-- START --

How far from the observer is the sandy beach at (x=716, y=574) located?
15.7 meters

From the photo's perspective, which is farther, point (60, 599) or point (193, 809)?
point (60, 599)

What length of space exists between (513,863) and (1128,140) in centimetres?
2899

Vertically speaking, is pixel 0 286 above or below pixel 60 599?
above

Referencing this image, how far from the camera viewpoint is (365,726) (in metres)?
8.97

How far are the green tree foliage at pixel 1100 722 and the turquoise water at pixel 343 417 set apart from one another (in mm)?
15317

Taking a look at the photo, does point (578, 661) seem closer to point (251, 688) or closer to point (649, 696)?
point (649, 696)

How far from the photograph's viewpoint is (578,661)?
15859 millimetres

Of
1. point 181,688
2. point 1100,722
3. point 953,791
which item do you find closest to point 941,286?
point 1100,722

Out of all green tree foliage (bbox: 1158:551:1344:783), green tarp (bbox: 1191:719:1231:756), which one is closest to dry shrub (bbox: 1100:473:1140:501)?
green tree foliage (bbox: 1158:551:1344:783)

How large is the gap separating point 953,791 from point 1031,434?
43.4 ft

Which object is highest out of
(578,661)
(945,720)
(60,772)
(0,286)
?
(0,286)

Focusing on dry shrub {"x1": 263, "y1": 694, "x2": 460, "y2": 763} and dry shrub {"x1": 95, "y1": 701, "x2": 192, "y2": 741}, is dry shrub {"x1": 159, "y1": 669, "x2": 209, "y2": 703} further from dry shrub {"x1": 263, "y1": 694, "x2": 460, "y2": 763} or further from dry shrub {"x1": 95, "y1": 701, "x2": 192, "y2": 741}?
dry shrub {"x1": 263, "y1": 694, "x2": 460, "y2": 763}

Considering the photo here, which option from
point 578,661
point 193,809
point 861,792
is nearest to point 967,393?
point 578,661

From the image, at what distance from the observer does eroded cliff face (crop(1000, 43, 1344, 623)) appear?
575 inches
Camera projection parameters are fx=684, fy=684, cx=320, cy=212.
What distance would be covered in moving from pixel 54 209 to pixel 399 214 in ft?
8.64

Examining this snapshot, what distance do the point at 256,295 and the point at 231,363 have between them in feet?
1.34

-- END --

Give back the lines of the listing from the one with "How large is" through the end, both included, exactly as written and with nothing added.

● **WRITTEN REPLY**
How large is the gap separating point 953,791 from point 1031,434?
43.4 ft

Which object is highest out of
(578,661)
(945,720)
(60,772)
(0,286)
?
(0,286)

Focusing on dry shrub {"x1": 263, "y1": 694, "x2": 460, "y2": 763} and dry shrub {"x1": 95, "y1": 701, "x2": 192, "y2": 741}, is dry shrub {"x1": 159, "y1": 669, "x2": 209, "y2": 703} further from dry shrub {"x1": 263, "y1": 694, "x2": 460, "y2": 763} or further from dry shrub {"x1": 95, "y1": 701, "x2": 192, "y2": 741}?
dry shrub {"x1": 263, "y1": 694, "x2": 460, "y2": 763}

Considering the photo here, which option from
point 578,661
point 193,809
point 861,792
is nearest to point 967,393?
point 578,661

From the image, at what distance from the observer does eroded cliff face (crop(1000, 43, 1344, 623)) appear?
575 inches
Camera projection parameters are fx=684, fy=684, cx=320, cy=212.
What distance would be covered in moving from pixel 54 209 to pixel 399 214 in ft?
8.64

Examining this snapshot, what distance do the point at 256,295 and the point at 231,363 have between them in feet?
1.34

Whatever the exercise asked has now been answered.